Eric, I have used cardboard cut to size to put under artwork while heat pressing. You have to replace it frequently due to warping.


----------



## MauiCustomTshirt (Mar 26, 2011)

We use mouse pads cut to the size of the print. Works great every time.


----------



## EricDeem (May 7, 2011)

Mouse pads don't melt?


----------



## binki (Jul 16, 2006)

teflon pillows all the way. we had some custom ones made.


----------



## MauiCustomTshirt (Mar 26, 2011)

No, they don't melt. My wife has a baby clothing line called "My Little Maui" and we've been using the same mouse pads cut to the exact size for every design for a few years now. Works great! 
We also use mouse pads for our DTG printing instead of buying a youth platen, sleeve platen, pocket platen.....


----------



## Grammatical (Jun 12, 2014)

Dekay317 said:


> How are you guys handling smaller garments on a large platen? I get undesirable results on the sleeve to shoulder seams...the fabric there looks glossy. Would just a small piece of plywood under the artwork area work to raise that area and keep the heat platen from touching where I don't want it? What's the standard solution to this problem? (besides buying another heat press)

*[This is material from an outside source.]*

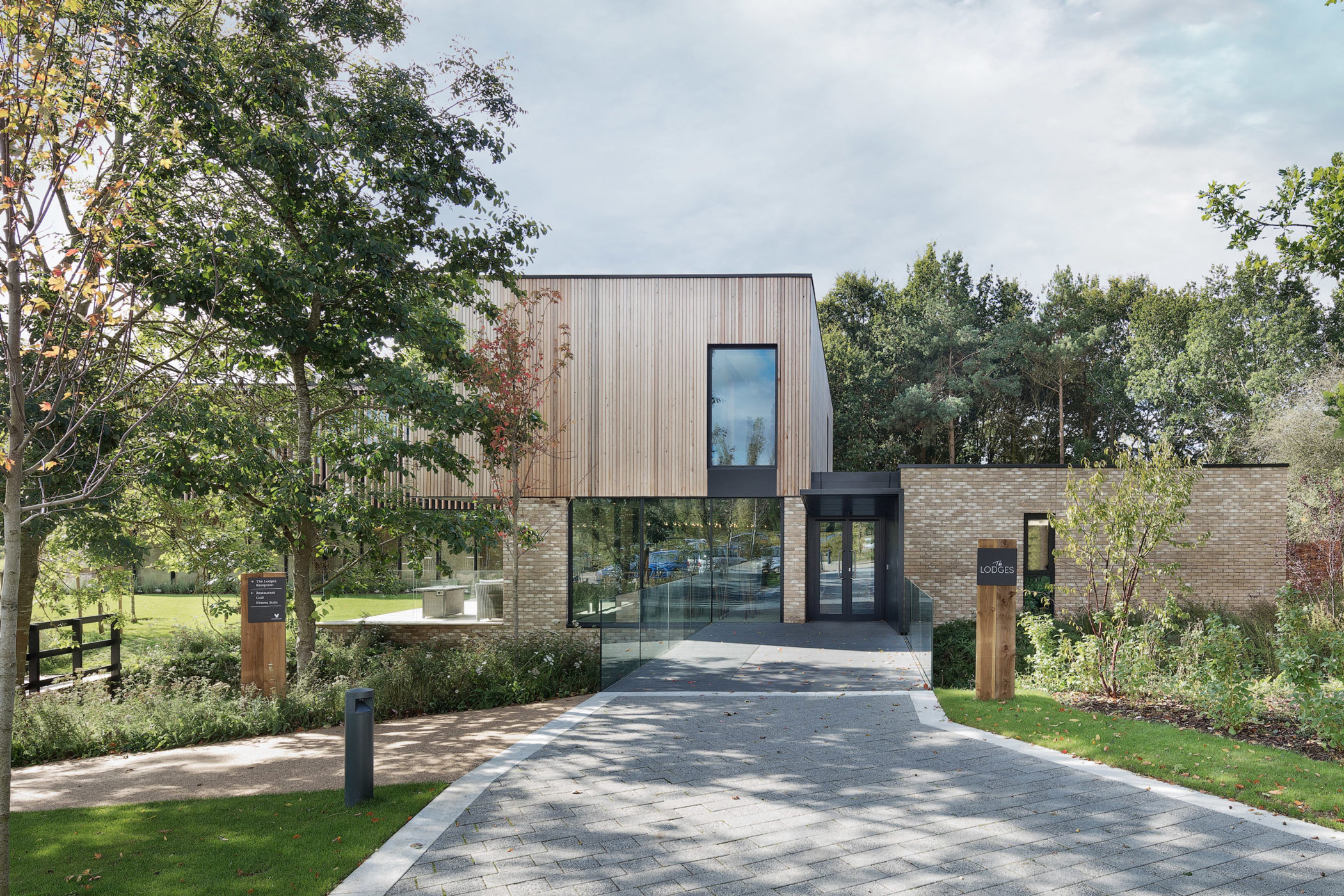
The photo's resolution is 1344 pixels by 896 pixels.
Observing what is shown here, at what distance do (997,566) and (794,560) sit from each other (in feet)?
25.6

Did you end up getting the Teflon pillows? I am not a fan of pressing my toddler/kid sizes on my 16x20 for the same reasons you listed. What size did you end up getting?


----------



## cterrell92 (Oct 13, 2013)

yes the teflon!!


----------



## Leg cramps (Feb 9, 2009)

Do you use a Teflon sheet over the children's shirts? keeping the direct heat off the material might help with gloss.


----------